## What this task involves
Please copy every line from the following entries in which the word "States" appears.

--- Supplied data Enclosed Below ---

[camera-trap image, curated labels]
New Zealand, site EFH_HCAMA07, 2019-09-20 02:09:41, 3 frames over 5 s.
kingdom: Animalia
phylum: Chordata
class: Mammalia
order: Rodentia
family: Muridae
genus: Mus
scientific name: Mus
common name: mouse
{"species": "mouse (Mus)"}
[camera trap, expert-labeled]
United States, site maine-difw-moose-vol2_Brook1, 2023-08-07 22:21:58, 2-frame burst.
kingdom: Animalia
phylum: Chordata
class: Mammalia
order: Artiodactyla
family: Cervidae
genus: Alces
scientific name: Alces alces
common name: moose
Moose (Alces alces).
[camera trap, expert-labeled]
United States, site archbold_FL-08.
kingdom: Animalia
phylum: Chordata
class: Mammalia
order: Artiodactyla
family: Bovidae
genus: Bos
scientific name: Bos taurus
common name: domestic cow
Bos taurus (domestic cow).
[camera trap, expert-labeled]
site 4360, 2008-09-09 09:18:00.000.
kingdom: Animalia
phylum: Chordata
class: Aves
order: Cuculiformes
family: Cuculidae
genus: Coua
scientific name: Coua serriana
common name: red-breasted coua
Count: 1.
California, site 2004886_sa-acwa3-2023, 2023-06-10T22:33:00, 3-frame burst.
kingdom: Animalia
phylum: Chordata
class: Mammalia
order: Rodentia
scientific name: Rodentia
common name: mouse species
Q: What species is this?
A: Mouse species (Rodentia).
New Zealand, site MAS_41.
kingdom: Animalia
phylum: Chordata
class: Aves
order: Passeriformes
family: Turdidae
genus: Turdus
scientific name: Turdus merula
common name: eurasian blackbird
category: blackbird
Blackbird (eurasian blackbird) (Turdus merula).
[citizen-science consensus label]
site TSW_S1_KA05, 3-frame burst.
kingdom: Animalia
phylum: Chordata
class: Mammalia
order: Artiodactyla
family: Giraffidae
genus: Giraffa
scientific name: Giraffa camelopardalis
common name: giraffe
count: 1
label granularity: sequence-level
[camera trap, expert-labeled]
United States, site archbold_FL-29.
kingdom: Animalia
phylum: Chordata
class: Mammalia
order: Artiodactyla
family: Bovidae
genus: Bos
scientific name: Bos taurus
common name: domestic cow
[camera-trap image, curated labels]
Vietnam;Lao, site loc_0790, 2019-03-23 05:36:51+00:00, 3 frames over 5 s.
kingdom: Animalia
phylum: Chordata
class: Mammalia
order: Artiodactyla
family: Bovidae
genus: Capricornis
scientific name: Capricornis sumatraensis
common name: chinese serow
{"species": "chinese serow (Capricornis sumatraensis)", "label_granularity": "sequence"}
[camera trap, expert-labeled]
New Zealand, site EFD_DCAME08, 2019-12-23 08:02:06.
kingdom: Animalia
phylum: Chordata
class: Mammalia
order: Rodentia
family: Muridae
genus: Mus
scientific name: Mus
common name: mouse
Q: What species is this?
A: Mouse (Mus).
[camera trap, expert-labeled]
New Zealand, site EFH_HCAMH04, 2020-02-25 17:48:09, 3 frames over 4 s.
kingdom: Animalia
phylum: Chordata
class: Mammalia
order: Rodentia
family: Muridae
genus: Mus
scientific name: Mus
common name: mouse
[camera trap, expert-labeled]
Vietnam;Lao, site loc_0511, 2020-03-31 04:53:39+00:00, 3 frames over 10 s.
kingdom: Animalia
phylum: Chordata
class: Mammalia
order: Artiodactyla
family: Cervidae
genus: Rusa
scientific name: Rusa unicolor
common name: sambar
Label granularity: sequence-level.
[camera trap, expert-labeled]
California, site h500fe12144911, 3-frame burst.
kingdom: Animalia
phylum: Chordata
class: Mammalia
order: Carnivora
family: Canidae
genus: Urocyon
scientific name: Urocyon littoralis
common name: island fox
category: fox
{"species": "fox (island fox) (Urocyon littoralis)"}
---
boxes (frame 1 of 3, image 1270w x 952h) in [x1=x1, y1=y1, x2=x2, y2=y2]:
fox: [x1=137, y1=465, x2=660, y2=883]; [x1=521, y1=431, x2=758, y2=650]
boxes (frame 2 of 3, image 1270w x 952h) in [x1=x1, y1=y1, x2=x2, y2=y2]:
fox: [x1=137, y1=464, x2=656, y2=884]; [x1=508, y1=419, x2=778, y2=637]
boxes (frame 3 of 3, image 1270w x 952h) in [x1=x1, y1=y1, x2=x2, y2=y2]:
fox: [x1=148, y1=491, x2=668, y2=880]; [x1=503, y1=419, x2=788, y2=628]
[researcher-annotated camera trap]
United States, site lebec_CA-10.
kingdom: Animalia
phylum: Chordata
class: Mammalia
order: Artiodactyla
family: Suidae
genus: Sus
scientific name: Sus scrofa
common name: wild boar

--- End of Enclosed Supplied data ---

## Solution for this problem
United States, site maine-difw-moose-vol2_Brook1, 2023-08-07 22:21:58, 2-frame burst.
United States, site archbold_FL-08.
United States, site archbold_FL-29.
United States, site lebec_CA-10.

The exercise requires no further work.